• **Raw records**:
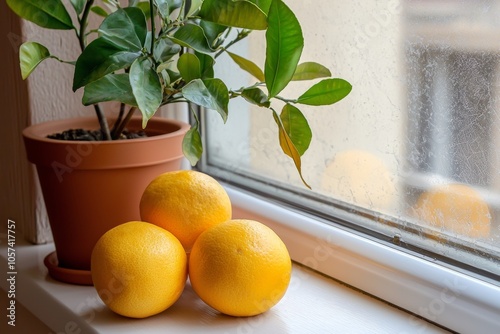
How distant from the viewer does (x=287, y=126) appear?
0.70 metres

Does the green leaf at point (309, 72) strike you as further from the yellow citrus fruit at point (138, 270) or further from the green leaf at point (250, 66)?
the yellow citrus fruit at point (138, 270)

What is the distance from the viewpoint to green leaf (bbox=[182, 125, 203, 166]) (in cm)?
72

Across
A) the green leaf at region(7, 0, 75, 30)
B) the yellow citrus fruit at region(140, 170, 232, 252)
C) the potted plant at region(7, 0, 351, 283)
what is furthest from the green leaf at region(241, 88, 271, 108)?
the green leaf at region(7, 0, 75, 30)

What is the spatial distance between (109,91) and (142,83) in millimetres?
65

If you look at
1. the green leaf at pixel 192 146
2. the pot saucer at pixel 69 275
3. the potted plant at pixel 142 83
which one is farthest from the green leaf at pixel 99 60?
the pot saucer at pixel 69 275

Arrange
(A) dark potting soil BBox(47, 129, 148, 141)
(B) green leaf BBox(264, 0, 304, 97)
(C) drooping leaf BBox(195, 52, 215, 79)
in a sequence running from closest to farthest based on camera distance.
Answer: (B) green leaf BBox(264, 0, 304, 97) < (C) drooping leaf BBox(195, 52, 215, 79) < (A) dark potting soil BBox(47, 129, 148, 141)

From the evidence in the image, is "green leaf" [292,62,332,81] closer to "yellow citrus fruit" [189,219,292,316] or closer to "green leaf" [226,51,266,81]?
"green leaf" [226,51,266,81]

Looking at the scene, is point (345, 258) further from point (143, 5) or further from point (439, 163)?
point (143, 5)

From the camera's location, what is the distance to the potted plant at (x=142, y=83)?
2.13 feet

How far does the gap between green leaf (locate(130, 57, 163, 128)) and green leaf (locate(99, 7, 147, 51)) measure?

• **Given problem**:
Repeat every record above exactly, but leave out any pictures.

• **Task result**:
How distant from the viewer does (x=287, y=126) appear?
0.70 metres

Does the green leaf at point (309, 72) strike you as further from the yellow citrus fruit at point (138, 270) or further from the green leaf at point (250, 66)?
the yellow citrus fruit at point (138, 270)

What is the distance from the viewpoint to green leaf (bbox=[182, 125, 203, 166]) (in cm)?
72

Across
A) the green leaf at region(7, 0, 75, 30)
B) the yellow citrus fruit at region(140, 170, 232, 252)
C) the potted plant at region(7, 0, 351, 283)
what is furthest from the green leaf at region(241, 88, 271, 108)?
the green leaf at region(7, 0, 75, 30)

What is the spatial distance between (109,91) and (142,83) in millimetres?
65

If you look at
1. the green leaf at pixel 192 146
2. the pot saucer at pixel 69 275
3. the potted plant at pixel 142 83
which one is farthest from the green leaf at pixel 99 60?
the pot saucer at pixel 69 275

Arrange
(A) dark potting soil BBox(47, 129, 148, 141)
(B) green leaf BBox(264, 0, 304, 97)
(C) drooping leaf BBox(195, 52, 215, 79)
in a sequence running from closest to farthest based on camera distance.
Answer: (B) green leaf BBox(264, 0, 304, 97) < (C) drooping leaf BBox(195, 52, 215, 79) < (A) dark potting soil BBox(47, 129, 148, 141)

From the evidence in the image, is "green leaf" [292,62,332,81] closer to "yellow citrus fruit" [189,219,292,316] or closer to "green leaf" [226,51,266,81]?
"green leaf" [226,51,266,81]

Looking at the scene, is point (345, 258) further from point (143, 5) or further from point (439, 163)?
point (143, 5)

From the camera's location, what is the distance to the potted plant at (x=142, y=83)?
2.13 feet

How far does the gap between green leaf (locate(130, 57, 163, 128)) and green leaf (locate(99, 7, 147, 51)) measure?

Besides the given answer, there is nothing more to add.